_GIVEN REQUEST 1_
Answer these questions using the passage on GRITS access control.
(a) What does GRITS base its decision to grant or deny a node access to resources on?
(b) Which key does the passage name as possibly an excellent way to allow or disallow members?
(c) If fencing is used as part of quorum resolution, for what group should it be done?
_GIVEN REQUEST 2_
Decide whether each statement agrees with the passage on GRITS access control. Answer yes or no, and quote the words from the passage that decide it.
(a) GRITS can permit or deny access separately for individual processes on a node.
(b) Resources that must remain writable to all during cluster transition should be kept out of GRITS control.
(c) The use of fencing in quorum resolution has been fully worked out.
_GIVEN REQUEST 3_
Extend the passage on GRITS access control with the next part.

_PAGE EXTRACT_
+ + + + + + +

GRITS controls access to resources by nodes depending on the
quorum group membership. Access is either permitted or denied to
whole nodes, with no finer granularity.

[.Finer granularity is very desirable, but very hard to achieve.
It would seem to be necessary to associate groups with processes,
and make the groups, or a group cookie or key get carried along
with requests on behalf of processes. For instance, the key
associated with a fibre-channel persistent reservation might be an
excellent way to allow/disallow members. It may be very
difficult to arrange for the key sent by the driver for an i/o on
behalf of one process to be different than the key used for i/o by
another process.]

Resources that must remain writable to all during cluster
transition, perhaps because they are used as part of the
membership quorum resolution, should not be under GRITS control.

--> It has been suggested that fencing can be used as part of quorum
resolution. If so, then it should be done for a separate "quorum"
group, arbitrating access to the quorum resource. This hasn't
been worked out.

+ + + + + + +

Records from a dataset
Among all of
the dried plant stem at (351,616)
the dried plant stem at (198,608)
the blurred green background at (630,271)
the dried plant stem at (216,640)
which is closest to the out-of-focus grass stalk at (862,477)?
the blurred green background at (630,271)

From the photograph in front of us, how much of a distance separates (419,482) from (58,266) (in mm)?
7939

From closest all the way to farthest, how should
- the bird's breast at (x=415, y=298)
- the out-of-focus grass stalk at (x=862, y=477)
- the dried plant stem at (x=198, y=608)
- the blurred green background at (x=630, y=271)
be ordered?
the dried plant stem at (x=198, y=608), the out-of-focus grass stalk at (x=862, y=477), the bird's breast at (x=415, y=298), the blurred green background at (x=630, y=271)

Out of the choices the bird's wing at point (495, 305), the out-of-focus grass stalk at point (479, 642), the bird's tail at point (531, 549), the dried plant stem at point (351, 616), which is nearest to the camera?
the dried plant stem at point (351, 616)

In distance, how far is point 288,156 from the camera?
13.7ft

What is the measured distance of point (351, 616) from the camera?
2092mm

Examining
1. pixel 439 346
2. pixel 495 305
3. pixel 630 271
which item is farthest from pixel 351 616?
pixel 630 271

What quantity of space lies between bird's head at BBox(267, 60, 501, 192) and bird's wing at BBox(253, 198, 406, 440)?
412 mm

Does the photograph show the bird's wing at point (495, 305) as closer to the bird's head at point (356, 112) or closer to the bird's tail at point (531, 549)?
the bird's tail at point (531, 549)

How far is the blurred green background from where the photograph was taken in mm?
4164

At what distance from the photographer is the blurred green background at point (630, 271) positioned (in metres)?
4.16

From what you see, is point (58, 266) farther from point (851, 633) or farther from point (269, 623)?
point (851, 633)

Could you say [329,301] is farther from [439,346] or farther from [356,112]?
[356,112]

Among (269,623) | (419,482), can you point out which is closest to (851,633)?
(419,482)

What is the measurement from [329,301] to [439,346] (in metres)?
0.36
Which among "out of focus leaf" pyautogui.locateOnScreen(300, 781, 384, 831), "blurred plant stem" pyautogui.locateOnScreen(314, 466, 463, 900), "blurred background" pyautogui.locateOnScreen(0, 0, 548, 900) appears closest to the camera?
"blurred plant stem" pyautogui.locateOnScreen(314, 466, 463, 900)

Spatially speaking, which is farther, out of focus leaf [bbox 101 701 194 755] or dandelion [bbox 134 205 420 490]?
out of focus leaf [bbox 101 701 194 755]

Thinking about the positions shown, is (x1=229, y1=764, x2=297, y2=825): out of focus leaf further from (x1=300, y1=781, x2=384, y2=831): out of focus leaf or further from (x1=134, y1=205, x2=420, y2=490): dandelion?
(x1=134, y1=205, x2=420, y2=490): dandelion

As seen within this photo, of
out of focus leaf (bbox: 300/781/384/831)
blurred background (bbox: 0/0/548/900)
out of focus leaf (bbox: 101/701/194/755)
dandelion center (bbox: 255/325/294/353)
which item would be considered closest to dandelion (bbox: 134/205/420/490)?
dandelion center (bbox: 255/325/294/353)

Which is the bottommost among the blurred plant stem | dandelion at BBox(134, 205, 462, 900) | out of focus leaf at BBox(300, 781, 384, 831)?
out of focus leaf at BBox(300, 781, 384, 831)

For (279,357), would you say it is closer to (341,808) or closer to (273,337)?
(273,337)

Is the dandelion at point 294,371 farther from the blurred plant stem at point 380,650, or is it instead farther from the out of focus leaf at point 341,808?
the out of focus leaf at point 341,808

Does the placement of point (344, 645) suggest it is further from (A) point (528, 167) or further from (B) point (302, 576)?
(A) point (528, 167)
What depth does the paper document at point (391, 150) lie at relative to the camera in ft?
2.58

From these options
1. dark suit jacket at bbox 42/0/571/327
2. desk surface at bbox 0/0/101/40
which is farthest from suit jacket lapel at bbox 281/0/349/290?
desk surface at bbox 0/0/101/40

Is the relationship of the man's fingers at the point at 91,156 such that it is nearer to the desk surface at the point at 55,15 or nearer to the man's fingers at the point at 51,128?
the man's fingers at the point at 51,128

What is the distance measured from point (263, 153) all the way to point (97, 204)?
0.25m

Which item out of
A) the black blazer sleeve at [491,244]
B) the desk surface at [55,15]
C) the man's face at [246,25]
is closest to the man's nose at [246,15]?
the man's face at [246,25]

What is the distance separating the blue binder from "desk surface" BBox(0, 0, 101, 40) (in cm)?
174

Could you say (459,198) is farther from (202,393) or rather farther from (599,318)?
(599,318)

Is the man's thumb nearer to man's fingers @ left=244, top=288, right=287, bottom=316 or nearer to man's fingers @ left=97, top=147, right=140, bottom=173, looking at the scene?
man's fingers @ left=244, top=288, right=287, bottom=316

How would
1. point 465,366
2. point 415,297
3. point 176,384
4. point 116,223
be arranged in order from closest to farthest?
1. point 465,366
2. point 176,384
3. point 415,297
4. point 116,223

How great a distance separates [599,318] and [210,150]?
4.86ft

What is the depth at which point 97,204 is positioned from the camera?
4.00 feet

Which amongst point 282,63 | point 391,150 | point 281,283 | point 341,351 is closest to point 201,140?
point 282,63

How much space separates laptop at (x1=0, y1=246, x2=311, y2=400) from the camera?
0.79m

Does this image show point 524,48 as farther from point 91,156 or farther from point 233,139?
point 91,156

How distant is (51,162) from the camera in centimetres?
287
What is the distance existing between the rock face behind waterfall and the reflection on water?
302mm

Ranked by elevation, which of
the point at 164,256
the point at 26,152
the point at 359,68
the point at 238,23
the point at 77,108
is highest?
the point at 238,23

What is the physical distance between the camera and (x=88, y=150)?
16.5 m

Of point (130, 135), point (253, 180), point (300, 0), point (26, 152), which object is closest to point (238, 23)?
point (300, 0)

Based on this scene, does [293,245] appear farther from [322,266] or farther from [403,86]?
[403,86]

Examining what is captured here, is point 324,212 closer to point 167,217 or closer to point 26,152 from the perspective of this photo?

+ + + + + + +

_REPLY 1_
(a) Quorum group membership.
(b) The key associated with a fibre-channel persistent reservation.
(c) A separate "quorum" group, arbitrating access to the quorum resource.

_REPLY 2_
(a) No: "Access is either permitted or denied to whole nodes, with no finer granularity."
(b) Yes: "should not be under GRITS control."
(c) No: "This hasn't been worked out."

_REPLY 3_
At resource boot time, the resource examines the configuration,
and adopts an access posture towards the potential members of all
the groups. First, it sees the configured boot policy associated
with each group member. Then it may also use GRITS defined
messaging to communicate with the configured membership groups to
set the correct current access rights. At a true cold boot, there
may be no groups to respond, so the configured boot posture
remains in effect until a quorum group is formed and issues
commands to the resources. The plausible initial policies are
"read only" and "no access"; some resources may only be able to
enforce "no access". A "writable" boot policy would be defeat
the purpose of the fence.

Once an initial posture is established by a resource, membership
change events in the quorum group drive GRITS control messages to
all the resources configured for the group. These will deny
access to departing members and allow access to continuing or
joining members. The quorum group cannot proceed out of its
reconfiguration stage until the correct fencing of all resources
has been accomplished.

It is intended that "gritty" agents can be written and put in
place for:

- directly attached disks on shared SCSI. The agent would
communicate with some kernel-level code to manipulate the
SCSI reset and SCSI reserve to arbitrate access to the resource;
GRITS would talk to both sides to force to a known state.

- SAN attached storage, where the agent could program tokens or
domains of the fabric to control access;

- NFS attached storage, where an agent could use NATALIE
capabilities to narrow access below that of the basic exports;

- SMB attached storage, where an agent could communicate to the
software doing the "sharing" to control access.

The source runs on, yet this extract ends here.